Johan pun meminta untuk tidak dengan emosi dalam penyelesaian permasalahan Dikta.

"Sebagai orang tua dari Dikta, kami mohon maaf pada orang tua Ninda dan juga orang tua Talitha. Kami pikir hubungan antara Ninda dan Dikta hanya sebatas pacaran saja. Kami tidak tahu jika Dikta dan Ninda sudah sangat jauh melangkah," ucap Johan seraya menghela napas panjang.

Pada saat Johan akan berkata lagi, mendadak Ninda menyela," om kok bicara seperti itu sih? padahal kemarin aku sudah berkata pada om dan tante jika hubunganku dan Dikta sudah cukup jauh. Tapi kalian bukannya tidak mau tahu kan, malah tetap memintaku menjauh dari Dikta?"

Mendengar perkataan Ninda menyudutkan Johan, Dikta tidak terima," heh Ninda, aku nggak menyangka jika sifatmu seperti ini. Kenapa kamu mengatakan hal seperti itu pada papahku? apa yang kita lakukan karena atas dasar suka sama suka. Jadi bukan kesalahan Papah atau aku, tapi salahkan dirimu sendiri yang mau melakukan hal itu secara sukarela."

PLAK!"

Mendadak Ninda menampar pipi Dikta," aku melakukannya juga karena kamu yang merayuku dengan dalih cinta padaku dan akan menikahiku! jika kamu tidak seperti itu, mana mungkin aku mau!"

Mendadak mata Ninda berkaca-kaca, karena ia tidak menyangka jika Dikta bisa mengatakan hal seperti itu di hadapan orang tuanya dan juga orang tua Talitha.

Rendra malah terkekeh," apa yang dikatakan Dikta ada benarnya. Jika kamu wanita baik-baik pasti tidak mau menganggu lelaki yang sudah bersuami!"

Kini Aan terpancing emosi mendengar ejekan Rendra," heh jaga bicaramu ya! hubungan Ninda dan Dikta itu sudah cukup lama. Justru kedatangan anakmu yang telah membuat semua jadi berantakan!"

Keributan tidak terelakkan lagi, dari kubu Rendra dan Aan saling menghujat satu sama lain. Walaupun Talitha-Maya-Ani dan bahkan orang tua Dikta melerai. Baio Rendra maupun Aan tidak ada yang mau mengalah.

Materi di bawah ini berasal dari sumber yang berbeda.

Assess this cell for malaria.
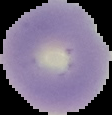
Uninfected.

Terus saja saling berdebat satu sama lain. Hingga semua terhenti secara mendadak tatkala Talitha tiba-tiba pingsan.

Sontak saja orang tua Talitha merasa cemas, dan Johan bertindak cepat dengan memanggil dokter pribadi untuk segera datang ke rumah. Talitha di bawa ke kamar utama dalam kondisi masih pingsan.

"Ayah lihat kan? semua gara-gara Ayah ribut saja sama ayahnya pelakor itu!" umpat Maya dengan mata berkaca-kaca.